___ TEXT BLOCK

= Christopher Hollyday =

American musician

Robert Christopher Hollyday (born February 3, 1970) is an American jazz alto saxophonist.

==Biography==
Hollyday was born in New Haven, Connecticut, on February 3, 1970. He began playing the saxophone at the age of nine. He grew up in a musical family, and his father listened to a lot of bebop. He has an older brother, Richard; together, they had gigs locally in Worcester, Massachusetts in their teens. He was strongly influenced by Charlie Parker. He released albums on his own label, Jazzbeat – Treaty in 1985 and Oh, Brother! the following year.

In 1988 Hollyday led a band at the Village Vanguard. He was listed among the 'young lions' of jazz, including Roy Hargrove, Wynton Marsalis and Marcus Roberts, who were playing earlier styles of jazz and receiving a lot of media attention. Hollyday played in Maynard Ferguson's big band in 1989. His first recording as leader was Christopher Hollyday in 1989, for RCA / Novus. In the same year, he played in the UK. For On Course, Hollyday wrote eight of the 10 tracks.

______

JOB 1: Decide whether each statement agrees with the Christopher Hollyday article. Give yes or no for each, with the deciding words of the article quoted exactly: (a) Hollyday started on the saxophone at age nine. (b) His first recording as leader came out on his own label, Jazzbeat. (c) He wrote all ten tracks for On Course.
The entries have no connection to the Christopher Hollyday article.

___ RECORDS PROVIDED

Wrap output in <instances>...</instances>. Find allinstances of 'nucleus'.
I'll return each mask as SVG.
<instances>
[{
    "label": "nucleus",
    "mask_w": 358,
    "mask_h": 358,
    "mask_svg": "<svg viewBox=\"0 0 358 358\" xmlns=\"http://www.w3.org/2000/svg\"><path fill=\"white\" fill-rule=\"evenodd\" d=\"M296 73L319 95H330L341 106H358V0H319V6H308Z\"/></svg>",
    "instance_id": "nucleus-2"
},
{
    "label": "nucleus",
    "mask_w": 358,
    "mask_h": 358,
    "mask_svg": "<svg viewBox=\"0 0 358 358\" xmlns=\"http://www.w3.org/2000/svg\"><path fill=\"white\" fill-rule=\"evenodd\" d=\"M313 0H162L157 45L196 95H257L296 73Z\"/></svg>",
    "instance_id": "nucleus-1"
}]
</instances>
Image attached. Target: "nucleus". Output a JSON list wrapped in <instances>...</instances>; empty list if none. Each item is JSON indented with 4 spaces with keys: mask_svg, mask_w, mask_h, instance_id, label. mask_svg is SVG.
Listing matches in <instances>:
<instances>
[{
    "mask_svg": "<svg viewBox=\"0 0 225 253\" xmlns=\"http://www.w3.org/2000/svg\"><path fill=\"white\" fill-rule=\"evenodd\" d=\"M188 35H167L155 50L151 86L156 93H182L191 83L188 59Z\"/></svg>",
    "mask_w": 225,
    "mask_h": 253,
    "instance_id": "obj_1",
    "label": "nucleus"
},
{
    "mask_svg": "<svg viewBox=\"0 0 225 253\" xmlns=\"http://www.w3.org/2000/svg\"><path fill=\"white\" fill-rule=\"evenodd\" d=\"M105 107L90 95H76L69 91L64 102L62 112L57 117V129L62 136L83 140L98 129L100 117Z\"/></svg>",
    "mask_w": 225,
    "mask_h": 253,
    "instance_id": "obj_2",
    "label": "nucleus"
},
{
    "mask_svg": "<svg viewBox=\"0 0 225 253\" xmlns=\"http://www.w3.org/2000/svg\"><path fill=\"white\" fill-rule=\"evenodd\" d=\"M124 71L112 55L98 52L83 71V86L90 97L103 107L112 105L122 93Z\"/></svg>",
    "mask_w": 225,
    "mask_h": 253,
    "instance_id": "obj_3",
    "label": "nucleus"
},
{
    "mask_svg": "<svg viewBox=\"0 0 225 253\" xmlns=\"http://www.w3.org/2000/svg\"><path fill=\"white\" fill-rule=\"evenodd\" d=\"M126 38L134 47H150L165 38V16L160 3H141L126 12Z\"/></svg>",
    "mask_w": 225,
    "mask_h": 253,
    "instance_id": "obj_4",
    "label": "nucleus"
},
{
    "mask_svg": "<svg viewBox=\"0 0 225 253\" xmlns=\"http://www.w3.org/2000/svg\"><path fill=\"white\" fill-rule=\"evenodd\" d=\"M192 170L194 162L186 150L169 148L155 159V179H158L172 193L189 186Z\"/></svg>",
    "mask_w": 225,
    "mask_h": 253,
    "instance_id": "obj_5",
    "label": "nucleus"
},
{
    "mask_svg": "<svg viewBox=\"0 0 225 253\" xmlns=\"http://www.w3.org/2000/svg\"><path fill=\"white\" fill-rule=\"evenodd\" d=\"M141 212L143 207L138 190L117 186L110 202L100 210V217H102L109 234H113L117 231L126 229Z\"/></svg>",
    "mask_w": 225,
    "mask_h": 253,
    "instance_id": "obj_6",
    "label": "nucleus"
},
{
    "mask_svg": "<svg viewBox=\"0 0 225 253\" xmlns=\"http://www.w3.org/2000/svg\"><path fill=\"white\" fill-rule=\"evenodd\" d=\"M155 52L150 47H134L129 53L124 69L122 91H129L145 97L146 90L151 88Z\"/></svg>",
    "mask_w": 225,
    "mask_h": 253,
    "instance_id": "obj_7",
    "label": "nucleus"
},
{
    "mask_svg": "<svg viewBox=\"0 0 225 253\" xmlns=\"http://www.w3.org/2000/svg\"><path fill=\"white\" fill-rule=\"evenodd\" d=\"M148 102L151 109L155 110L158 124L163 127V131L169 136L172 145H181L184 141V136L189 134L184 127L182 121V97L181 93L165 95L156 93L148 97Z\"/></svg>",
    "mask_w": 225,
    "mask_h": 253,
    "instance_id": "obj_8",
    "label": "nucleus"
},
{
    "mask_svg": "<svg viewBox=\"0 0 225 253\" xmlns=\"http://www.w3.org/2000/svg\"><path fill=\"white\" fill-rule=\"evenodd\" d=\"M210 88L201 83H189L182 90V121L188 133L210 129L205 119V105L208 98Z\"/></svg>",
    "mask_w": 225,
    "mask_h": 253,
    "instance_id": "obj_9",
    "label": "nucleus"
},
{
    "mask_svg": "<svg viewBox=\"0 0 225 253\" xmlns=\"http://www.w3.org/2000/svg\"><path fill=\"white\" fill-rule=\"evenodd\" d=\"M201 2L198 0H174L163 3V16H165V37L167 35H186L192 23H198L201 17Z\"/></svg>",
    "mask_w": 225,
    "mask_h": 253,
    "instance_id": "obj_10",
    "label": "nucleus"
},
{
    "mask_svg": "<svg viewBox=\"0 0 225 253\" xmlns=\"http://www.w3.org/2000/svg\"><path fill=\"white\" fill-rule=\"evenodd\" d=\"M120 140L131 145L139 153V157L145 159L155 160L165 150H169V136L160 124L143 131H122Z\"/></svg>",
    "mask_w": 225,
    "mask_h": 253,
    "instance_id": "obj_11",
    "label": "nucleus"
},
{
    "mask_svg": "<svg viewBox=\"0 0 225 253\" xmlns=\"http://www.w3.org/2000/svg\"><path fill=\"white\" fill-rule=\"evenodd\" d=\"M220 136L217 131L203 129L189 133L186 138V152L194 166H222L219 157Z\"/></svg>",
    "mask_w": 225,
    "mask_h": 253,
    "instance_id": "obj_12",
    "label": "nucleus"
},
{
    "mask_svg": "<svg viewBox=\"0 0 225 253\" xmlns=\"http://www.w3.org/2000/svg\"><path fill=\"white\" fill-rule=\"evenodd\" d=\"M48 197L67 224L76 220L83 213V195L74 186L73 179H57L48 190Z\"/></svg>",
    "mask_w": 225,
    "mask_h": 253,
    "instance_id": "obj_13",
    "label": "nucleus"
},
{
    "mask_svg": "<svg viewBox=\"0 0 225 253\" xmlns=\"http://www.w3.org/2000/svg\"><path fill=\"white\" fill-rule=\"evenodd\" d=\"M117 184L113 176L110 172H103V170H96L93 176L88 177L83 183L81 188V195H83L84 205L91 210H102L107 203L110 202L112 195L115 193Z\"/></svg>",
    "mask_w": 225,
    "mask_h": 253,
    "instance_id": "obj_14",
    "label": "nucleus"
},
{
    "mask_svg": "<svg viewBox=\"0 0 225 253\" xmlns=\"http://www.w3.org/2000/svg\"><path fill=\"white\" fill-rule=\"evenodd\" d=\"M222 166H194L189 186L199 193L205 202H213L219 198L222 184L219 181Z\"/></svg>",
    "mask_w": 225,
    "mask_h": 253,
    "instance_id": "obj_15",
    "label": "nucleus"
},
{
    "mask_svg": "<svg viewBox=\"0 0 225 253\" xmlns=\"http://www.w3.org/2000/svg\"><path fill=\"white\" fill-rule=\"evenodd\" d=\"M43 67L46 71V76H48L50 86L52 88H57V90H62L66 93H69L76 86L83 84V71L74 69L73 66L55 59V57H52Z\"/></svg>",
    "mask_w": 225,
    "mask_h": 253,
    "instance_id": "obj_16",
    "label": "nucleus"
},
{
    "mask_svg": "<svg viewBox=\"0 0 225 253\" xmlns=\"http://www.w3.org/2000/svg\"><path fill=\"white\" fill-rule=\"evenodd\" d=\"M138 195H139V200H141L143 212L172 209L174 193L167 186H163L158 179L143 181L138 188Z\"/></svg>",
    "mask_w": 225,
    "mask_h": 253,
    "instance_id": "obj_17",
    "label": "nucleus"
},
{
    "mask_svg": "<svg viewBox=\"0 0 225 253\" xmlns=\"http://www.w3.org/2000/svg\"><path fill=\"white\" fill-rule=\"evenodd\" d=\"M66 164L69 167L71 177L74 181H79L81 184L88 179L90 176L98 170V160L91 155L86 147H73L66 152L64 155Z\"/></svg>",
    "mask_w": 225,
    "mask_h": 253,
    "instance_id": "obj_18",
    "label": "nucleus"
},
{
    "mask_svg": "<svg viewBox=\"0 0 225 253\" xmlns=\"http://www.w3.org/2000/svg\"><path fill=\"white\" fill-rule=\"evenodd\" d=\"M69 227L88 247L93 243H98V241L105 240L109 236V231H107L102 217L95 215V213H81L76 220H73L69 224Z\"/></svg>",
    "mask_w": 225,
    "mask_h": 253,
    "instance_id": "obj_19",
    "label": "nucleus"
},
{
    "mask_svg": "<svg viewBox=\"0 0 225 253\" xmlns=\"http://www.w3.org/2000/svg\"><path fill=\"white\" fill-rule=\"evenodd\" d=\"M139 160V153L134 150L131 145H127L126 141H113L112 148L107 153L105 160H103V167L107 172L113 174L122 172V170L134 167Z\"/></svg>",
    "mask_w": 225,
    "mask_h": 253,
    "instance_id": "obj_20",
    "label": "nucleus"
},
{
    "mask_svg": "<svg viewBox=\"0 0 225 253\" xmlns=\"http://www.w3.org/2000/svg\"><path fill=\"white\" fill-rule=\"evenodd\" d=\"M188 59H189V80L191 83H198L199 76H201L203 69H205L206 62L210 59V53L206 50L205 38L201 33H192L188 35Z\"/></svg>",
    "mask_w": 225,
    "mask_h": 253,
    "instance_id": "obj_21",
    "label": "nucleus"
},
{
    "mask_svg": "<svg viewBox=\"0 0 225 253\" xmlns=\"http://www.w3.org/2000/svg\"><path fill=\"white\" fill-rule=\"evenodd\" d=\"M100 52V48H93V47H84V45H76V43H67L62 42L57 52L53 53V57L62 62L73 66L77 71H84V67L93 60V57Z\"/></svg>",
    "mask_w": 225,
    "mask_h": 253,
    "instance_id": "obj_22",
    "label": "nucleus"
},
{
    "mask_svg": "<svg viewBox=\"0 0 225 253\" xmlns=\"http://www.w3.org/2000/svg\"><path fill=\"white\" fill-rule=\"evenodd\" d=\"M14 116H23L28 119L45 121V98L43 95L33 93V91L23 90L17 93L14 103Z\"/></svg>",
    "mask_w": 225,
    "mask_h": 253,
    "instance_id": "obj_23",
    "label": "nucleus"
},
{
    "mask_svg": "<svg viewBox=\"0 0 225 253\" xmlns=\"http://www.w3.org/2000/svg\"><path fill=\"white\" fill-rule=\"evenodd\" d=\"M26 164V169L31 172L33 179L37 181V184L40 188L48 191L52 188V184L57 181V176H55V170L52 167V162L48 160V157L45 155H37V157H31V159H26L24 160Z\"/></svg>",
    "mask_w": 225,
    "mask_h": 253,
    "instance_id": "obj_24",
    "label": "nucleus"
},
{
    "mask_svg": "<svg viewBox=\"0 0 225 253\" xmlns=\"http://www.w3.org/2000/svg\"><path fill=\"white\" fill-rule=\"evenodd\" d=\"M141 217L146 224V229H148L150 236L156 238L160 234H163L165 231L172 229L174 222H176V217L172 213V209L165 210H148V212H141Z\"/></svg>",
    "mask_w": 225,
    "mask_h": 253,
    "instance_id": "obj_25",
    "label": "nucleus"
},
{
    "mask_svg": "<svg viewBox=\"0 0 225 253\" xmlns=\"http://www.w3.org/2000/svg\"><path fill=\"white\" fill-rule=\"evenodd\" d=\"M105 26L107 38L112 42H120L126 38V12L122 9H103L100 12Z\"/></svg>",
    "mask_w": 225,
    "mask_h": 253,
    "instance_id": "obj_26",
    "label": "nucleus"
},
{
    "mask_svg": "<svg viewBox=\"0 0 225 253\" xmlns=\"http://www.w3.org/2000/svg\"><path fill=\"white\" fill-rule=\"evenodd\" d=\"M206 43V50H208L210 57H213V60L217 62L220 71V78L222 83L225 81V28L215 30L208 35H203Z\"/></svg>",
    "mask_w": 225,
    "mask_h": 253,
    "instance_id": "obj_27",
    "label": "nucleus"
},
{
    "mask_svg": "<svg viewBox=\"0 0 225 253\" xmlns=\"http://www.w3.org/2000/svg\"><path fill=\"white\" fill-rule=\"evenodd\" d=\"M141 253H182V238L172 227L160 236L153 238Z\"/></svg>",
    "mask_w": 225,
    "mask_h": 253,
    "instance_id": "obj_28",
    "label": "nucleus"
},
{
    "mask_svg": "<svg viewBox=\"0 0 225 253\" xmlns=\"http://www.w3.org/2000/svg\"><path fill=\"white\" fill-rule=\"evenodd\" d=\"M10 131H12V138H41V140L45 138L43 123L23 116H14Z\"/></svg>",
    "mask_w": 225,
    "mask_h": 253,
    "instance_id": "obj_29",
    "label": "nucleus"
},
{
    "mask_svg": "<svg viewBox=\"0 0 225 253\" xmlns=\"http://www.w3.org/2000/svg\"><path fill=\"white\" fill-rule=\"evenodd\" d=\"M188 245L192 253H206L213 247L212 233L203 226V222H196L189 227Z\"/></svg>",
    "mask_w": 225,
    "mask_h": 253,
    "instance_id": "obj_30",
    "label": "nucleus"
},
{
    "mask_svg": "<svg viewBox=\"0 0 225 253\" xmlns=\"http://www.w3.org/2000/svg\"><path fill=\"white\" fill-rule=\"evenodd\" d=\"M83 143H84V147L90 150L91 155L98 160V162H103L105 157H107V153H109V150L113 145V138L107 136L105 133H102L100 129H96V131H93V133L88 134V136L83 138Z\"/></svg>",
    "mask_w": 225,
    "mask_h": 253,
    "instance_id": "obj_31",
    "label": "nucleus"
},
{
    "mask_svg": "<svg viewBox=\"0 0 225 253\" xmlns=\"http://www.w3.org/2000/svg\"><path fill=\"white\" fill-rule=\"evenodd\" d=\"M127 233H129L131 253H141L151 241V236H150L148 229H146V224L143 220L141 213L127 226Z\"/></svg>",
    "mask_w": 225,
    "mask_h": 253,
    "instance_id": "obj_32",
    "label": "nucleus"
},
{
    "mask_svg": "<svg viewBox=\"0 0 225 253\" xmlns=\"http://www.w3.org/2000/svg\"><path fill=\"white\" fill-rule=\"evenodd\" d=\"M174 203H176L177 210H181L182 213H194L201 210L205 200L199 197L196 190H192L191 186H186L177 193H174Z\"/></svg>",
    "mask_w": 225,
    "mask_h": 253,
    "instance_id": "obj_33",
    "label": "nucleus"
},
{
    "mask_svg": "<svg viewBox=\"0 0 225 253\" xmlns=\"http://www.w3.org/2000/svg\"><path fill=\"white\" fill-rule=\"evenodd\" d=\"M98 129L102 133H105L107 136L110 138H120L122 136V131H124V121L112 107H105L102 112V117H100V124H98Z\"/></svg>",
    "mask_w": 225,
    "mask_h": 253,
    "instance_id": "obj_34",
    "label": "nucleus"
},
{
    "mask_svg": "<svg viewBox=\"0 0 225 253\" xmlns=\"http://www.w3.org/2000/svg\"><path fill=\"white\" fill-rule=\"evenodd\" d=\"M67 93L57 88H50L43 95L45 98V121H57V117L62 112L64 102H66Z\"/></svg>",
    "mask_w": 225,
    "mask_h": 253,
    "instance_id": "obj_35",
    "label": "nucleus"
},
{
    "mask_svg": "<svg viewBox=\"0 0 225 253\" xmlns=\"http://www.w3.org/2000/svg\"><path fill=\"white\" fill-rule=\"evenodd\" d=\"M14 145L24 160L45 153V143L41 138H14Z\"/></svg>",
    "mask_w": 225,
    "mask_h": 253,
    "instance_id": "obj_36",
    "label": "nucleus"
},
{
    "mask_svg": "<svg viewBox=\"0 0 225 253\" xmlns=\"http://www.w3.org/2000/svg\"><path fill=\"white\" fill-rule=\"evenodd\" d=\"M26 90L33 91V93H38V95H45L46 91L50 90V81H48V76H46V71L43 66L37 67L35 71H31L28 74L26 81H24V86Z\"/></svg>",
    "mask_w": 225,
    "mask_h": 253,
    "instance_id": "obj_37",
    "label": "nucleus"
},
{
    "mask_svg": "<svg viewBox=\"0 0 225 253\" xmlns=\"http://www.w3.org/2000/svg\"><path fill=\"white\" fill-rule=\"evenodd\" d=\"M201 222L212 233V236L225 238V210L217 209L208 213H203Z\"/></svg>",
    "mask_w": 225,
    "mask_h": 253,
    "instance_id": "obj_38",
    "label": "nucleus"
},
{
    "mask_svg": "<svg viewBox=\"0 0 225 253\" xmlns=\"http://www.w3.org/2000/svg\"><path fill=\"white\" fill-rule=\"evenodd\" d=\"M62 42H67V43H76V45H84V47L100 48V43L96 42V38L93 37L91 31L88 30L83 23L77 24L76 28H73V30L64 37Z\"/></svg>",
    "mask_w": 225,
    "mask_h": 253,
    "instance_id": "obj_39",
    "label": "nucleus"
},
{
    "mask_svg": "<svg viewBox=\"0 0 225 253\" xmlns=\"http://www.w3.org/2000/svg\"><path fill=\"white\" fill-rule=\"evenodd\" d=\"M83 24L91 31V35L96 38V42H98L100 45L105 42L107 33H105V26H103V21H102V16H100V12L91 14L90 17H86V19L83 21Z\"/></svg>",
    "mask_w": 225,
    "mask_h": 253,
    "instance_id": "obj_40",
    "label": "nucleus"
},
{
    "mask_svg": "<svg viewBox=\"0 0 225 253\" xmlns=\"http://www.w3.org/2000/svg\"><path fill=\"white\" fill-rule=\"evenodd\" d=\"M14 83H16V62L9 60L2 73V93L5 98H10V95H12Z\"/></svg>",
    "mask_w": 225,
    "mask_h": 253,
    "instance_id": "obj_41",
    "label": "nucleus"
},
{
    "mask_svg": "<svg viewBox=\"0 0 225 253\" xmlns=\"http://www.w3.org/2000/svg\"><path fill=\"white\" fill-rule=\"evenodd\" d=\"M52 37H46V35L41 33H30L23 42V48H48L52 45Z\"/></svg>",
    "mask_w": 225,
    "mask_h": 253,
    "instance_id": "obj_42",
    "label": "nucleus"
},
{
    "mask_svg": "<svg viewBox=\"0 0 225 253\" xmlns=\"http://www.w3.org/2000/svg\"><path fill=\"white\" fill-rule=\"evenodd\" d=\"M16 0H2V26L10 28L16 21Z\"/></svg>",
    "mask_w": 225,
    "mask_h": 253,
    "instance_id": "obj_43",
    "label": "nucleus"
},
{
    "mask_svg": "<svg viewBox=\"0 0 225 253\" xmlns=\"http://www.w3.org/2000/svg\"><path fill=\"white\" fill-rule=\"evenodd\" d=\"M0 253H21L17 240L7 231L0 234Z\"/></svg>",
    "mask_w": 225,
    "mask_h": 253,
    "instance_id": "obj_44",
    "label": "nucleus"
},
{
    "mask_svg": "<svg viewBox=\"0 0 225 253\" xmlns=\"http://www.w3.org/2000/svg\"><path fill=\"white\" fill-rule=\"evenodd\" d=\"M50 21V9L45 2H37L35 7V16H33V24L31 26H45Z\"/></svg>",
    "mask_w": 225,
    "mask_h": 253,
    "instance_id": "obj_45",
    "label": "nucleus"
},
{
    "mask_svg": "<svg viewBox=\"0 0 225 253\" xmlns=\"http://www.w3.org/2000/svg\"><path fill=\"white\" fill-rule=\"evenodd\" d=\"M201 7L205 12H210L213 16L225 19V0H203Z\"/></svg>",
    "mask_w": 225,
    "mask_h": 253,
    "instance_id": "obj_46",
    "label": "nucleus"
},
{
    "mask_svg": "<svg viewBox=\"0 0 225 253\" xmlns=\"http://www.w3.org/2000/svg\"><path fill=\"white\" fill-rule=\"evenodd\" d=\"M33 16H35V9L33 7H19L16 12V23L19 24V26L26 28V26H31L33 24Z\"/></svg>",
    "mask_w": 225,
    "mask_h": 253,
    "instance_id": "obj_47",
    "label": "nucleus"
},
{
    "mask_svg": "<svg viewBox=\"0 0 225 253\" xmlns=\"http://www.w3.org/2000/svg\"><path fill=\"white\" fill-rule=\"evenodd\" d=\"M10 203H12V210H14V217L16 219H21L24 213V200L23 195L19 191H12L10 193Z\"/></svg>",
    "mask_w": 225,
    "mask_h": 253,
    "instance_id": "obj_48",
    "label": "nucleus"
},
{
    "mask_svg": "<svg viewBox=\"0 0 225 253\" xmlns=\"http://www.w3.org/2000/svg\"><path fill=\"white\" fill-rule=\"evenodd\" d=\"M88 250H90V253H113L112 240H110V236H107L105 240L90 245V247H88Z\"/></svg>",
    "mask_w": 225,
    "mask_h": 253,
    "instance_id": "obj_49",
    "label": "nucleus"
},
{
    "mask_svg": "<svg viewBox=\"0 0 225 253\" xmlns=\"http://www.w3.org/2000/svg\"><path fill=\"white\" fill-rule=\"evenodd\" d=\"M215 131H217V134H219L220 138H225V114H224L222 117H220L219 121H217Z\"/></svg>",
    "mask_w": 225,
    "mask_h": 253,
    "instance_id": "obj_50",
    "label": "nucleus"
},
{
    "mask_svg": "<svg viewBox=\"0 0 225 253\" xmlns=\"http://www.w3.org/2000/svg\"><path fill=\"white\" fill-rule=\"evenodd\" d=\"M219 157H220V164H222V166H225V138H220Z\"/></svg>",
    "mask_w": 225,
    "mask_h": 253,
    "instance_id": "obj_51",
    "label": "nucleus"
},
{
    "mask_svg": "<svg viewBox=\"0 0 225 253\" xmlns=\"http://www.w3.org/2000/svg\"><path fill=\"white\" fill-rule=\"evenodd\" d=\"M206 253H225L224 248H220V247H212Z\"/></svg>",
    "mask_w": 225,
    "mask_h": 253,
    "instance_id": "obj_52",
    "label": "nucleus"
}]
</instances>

______

JOB 2: Locate every line of the entries that contains the string "instances", and copy each such line.

REPLY 1:
(a) Yes: "He began playing the saxophone at the age of nine."
(b) No: "His first recording as leader was Christopher Hollyday in 1989, for RCA / Novus."
(c) No: "For On Course, Hollyday wrote eight of the 10 tracks."

REPLY 2:
Wrap output in <instances>...</instances>. Find allinstances of 'nucleus'.
<instances>
</instances>
Image attached. Target: "nucleus". Output a JSON list wrapped in <instances>...</instances>; empty list if none. Each item is JSON indented with 4 spaces with keys: mask_svg, mask_w, mask_h, instance_id, label. mask_svg is SVG.
Listing matches in <instances>:
<instances>
</instances>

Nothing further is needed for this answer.